I first came across this passage on Tumblr, and I immediately fell in love with the writer, even though I had no idea who this "Beau Taplin" character was. Okay, so I may not actually have fallen in love with the
writer, but I did fall in love with his words. This passage reminded me of the Lang Leav-esque style of poetry/prose writing, but it felt more raw - much more identifiable with as compared to Lang Leav's works. Don't get me wrong, I am an immense Lang Leav fan, but I can't find piece myself into her works as I'm not exactly "in love" as of the moment.
This post, although it may have initially seemed so, is not about Beau Taplin (my new writer crush, by the way). It is about this passage that he wrote, and how it mirrors exactly what I need if ever I do enter a relationship again. Mind you, if I do, it won't be anytime soon.
(Academics is all the stress I can take!!!)
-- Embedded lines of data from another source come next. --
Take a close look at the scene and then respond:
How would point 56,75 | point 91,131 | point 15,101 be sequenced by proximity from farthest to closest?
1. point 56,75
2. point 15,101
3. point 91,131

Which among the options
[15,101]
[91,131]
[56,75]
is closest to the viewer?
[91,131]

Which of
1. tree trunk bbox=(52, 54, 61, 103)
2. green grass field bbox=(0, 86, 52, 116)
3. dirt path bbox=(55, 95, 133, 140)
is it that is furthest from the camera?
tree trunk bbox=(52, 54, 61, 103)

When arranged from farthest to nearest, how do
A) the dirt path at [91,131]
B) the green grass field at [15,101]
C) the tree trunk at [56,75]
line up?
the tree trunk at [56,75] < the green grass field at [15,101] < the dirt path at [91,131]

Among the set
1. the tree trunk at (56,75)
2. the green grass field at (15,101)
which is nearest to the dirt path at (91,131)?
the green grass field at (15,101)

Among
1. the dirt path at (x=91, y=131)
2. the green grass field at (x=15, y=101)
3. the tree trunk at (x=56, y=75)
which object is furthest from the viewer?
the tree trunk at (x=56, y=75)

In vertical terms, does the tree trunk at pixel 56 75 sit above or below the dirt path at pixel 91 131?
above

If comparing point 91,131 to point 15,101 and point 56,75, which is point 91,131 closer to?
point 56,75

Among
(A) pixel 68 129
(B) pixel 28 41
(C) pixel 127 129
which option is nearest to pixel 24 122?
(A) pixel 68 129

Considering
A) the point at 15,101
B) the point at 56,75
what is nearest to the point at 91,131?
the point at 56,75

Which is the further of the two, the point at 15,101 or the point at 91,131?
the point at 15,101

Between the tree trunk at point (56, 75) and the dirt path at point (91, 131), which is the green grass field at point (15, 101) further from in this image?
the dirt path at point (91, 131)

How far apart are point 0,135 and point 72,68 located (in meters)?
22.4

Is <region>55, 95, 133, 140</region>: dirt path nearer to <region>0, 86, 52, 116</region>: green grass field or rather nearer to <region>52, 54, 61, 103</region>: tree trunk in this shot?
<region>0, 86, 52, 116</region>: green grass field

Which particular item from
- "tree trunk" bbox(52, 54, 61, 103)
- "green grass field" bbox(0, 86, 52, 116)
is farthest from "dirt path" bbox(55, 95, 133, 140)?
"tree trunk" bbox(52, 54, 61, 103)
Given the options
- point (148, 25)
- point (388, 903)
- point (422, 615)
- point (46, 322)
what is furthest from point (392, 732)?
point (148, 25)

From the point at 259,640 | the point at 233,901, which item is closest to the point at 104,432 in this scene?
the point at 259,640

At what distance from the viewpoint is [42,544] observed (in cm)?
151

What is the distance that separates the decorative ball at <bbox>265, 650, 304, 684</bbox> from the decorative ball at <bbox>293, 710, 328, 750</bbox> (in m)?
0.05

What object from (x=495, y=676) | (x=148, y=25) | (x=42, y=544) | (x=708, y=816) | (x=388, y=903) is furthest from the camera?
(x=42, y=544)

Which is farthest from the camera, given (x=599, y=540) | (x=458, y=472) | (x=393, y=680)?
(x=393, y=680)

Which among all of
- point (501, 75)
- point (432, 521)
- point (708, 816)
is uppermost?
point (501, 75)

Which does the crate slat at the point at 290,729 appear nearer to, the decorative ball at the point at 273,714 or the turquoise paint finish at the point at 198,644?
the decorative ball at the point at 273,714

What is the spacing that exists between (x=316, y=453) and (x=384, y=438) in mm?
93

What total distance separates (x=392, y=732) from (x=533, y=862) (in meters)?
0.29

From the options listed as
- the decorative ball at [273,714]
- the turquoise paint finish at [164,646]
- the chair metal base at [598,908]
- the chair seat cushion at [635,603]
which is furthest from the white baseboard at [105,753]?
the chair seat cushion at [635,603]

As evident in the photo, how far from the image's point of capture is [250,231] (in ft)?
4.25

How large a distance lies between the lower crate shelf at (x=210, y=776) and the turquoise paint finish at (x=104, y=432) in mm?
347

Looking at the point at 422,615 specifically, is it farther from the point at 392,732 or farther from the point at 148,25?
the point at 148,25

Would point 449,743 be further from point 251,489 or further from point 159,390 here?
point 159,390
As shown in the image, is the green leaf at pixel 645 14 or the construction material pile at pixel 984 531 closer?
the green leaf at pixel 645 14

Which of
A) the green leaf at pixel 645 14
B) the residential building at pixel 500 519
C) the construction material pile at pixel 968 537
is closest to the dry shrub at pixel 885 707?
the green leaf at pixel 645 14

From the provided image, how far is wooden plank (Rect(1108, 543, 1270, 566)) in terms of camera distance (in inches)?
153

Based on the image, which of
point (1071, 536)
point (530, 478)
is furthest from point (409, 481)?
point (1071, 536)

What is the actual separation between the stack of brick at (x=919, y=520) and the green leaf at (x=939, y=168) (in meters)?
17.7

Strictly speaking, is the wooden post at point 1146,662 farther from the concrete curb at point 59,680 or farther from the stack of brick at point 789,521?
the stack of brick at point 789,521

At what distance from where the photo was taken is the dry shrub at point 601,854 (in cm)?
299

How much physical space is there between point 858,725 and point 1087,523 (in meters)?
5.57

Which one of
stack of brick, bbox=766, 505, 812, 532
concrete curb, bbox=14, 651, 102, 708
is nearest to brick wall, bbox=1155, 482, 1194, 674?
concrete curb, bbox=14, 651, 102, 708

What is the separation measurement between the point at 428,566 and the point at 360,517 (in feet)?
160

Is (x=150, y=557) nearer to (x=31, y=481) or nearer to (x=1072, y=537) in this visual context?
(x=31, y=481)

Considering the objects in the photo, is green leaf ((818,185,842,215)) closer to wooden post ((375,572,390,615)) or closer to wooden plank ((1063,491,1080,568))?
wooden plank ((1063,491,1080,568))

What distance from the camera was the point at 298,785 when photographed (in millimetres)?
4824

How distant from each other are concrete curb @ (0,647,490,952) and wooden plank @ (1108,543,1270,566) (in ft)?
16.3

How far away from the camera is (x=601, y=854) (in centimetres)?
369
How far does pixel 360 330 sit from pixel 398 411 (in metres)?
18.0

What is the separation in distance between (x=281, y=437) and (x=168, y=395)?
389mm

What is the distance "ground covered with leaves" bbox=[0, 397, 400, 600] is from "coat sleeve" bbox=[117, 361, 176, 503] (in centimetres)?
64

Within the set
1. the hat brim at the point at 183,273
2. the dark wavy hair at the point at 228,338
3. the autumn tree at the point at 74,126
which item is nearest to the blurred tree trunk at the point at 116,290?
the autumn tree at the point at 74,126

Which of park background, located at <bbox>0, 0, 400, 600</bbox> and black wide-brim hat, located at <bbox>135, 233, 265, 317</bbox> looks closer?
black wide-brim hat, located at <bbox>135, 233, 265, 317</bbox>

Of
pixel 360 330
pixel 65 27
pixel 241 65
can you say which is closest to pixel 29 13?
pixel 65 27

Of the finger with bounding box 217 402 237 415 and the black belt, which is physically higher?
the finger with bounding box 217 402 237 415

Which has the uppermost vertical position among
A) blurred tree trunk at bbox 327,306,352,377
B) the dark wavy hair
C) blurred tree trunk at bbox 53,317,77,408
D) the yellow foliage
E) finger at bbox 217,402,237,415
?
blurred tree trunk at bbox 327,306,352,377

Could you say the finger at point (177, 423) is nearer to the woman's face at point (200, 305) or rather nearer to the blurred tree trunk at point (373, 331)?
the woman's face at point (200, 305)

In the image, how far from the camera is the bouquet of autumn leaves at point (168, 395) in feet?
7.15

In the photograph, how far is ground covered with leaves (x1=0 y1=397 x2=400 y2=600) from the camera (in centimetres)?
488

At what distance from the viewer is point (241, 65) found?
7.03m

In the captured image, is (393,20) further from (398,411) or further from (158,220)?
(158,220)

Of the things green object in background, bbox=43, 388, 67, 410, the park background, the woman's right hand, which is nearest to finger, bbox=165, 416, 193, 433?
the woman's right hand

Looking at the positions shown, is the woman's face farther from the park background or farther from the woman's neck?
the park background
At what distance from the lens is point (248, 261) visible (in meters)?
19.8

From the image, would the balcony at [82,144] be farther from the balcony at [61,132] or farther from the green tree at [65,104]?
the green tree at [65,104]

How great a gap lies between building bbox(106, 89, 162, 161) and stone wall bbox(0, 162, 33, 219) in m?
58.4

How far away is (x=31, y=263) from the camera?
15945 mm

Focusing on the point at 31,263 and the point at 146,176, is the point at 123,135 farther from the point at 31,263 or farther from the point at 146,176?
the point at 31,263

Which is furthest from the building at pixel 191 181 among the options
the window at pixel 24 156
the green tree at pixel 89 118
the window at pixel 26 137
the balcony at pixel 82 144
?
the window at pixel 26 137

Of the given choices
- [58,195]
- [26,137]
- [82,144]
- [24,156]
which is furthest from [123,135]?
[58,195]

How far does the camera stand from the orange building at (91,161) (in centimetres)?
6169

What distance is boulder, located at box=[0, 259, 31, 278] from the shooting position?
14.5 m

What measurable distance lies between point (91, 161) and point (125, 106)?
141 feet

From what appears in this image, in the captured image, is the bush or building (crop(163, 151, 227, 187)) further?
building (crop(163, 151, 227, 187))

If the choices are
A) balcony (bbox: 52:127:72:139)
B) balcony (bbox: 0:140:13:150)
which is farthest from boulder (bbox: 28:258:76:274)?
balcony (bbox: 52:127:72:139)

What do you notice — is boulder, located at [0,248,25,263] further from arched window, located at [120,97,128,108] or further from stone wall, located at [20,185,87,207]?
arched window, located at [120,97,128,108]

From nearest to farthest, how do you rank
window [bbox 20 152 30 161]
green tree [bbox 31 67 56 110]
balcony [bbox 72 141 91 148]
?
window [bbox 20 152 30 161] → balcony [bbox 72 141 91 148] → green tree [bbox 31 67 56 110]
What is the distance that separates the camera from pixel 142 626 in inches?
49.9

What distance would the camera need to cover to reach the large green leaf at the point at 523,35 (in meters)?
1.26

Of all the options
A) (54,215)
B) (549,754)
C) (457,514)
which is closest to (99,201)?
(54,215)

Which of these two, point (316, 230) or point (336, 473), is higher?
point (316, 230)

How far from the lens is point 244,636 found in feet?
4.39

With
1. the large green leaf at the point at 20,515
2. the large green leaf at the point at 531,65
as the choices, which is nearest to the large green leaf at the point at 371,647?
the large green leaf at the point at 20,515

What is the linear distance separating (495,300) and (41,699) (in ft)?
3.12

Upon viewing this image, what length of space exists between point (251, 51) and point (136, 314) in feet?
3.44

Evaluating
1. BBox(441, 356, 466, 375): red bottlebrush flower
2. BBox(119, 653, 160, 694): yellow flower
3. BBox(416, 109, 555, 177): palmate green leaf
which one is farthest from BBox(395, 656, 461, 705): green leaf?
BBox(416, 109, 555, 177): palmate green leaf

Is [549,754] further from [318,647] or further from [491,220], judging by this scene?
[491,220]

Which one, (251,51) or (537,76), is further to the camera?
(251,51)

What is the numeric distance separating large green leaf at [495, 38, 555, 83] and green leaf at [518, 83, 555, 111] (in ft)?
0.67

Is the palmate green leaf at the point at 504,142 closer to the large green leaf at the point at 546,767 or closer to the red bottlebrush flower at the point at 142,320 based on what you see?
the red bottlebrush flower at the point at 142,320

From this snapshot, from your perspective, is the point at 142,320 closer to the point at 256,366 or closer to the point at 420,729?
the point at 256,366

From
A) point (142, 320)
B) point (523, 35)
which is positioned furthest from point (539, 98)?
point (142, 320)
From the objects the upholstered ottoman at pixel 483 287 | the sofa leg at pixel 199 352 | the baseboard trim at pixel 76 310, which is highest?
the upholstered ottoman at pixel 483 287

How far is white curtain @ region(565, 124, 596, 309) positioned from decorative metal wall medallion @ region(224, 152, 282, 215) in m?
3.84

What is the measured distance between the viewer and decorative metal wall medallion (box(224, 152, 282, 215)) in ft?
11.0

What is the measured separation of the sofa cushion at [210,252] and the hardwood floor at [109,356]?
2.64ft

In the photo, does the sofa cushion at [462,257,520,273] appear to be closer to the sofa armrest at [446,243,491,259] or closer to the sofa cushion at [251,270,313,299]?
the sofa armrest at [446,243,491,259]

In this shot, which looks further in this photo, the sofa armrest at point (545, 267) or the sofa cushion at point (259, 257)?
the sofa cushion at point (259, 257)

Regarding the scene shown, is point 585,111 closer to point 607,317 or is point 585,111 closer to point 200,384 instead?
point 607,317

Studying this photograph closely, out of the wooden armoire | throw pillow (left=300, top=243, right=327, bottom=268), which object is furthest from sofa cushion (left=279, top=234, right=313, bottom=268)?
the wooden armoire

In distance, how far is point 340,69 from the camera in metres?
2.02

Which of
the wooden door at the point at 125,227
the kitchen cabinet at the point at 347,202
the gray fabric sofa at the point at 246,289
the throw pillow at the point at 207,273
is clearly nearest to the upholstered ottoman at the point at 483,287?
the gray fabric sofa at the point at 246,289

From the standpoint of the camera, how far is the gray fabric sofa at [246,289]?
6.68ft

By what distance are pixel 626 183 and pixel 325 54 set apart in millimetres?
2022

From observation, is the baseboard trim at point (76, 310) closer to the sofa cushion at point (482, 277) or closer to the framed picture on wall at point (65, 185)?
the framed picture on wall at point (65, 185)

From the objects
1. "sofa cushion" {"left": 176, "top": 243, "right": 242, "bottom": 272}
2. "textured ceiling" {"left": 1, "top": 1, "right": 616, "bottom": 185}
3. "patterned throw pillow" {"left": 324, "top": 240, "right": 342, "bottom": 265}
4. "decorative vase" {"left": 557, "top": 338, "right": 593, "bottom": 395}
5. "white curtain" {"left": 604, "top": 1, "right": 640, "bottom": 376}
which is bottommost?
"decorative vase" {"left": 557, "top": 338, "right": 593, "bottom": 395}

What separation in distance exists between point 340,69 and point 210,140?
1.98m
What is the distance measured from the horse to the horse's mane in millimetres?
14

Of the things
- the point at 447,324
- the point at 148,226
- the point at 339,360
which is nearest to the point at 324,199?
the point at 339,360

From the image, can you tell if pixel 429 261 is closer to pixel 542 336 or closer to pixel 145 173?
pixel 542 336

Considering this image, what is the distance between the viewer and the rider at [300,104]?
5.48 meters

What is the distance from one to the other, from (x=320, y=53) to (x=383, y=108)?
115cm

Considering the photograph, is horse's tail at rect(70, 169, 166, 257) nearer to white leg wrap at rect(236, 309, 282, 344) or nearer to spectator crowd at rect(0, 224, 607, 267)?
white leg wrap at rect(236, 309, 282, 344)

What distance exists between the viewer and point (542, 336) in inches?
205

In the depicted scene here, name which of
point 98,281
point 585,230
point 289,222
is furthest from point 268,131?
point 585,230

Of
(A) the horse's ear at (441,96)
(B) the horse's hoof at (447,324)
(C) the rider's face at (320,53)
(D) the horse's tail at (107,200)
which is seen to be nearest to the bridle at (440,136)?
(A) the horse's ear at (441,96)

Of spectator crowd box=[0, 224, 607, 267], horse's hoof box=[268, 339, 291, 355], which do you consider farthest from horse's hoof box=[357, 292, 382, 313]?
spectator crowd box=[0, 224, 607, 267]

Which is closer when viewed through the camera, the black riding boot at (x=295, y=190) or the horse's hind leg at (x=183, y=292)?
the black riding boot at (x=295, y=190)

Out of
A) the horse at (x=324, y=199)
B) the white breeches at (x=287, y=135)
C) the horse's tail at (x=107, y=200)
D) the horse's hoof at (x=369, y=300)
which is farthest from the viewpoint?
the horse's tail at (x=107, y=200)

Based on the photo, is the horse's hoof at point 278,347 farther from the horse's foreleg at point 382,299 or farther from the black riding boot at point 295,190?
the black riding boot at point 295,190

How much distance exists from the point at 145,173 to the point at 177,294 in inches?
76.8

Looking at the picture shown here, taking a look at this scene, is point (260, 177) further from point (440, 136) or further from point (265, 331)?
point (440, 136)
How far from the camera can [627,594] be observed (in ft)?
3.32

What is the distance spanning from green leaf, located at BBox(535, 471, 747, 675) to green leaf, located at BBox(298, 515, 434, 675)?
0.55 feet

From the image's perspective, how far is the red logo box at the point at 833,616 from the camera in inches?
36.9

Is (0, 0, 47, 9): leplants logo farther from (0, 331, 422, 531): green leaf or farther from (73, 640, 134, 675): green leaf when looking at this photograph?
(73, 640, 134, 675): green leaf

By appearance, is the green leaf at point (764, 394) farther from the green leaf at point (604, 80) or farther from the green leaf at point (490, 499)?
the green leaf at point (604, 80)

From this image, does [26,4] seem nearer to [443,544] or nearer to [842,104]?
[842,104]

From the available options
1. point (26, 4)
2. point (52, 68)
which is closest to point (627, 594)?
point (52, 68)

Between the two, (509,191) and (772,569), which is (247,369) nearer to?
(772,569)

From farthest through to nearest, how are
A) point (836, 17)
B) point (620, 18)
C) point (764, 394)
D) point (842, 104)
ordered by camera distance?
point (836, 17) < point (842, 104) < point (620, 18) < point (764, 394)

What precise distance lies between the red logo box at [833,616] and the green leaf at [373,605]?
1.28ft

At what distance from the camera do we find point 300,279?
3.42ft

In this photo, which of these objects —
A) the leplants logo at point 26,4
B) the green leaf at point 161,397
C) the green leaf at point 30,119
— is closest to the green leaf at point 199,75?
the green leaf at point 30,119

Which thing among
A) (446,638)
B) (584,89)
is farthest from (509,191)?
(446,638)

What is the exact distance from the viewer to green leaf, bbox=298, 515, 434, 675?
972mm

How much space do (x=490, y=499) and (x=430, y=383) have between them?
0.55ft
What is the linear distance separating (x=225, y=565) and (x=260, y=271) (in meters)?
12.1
I know I'm not perfect, and I'm sure that my other half is well aware of that fact. But what I have to say is this - I hope he doesn't try to change me or reprimand me for my flaws; my flaws are my identity, and I shouldn't have to try and fix them just because he thinks they're unbecoming. I'm insecure enough as it is, I don't need the person who is supposed to love me "unconditionally" to continue and point out my flaws and critique my every move. I already experienced that once, and it crushed me. I tried to conform myself to what he wanted, and it didn't do me any good, because I wasn't trying to be better for myself, I was trying to be better for him. I changed who I was so I wouldn't lose him, but in the end, I just lost myself.
So in the end, what was the point of adopting a different disposition to adjust to another person's preferences? The ending was nothing short of a tragedy - I was only left heartbroken and feeling more insecure than I ever did, and I didn't even recognize who I was anymore. It took me awhile to feel like myself again and be completely okay (and yes, I have been okay for a long while now, don't worry), and it was only then that I realized how irrational I've become. But honestly, if given the chance, I would never take back falling in love, but I
would take back all my cringe-worthy actions that did nothing but make me appear a lot more foolish than I already was.
And so to anyone who is reading this - if anyone even reads my blog at all - I'd like to tell you that you should fall in love with someone who doesn't think you're perfect, but someone who knows you aren't and completely adores you for all your kinks and flaws. If you do decide to change - change for the better, change because you know it will do you good - but if you're content with who you are, be it an insecure mess, then stay that way. Always let your main source of happiness be yourself, as opposed to someone (or something) temporary.
*Note: I'm not entirely sure as to what point I was trying to make or why I even wrote this blog post - I just needed to let out some steam after this semester's intense academic stress. Boo you, second sem.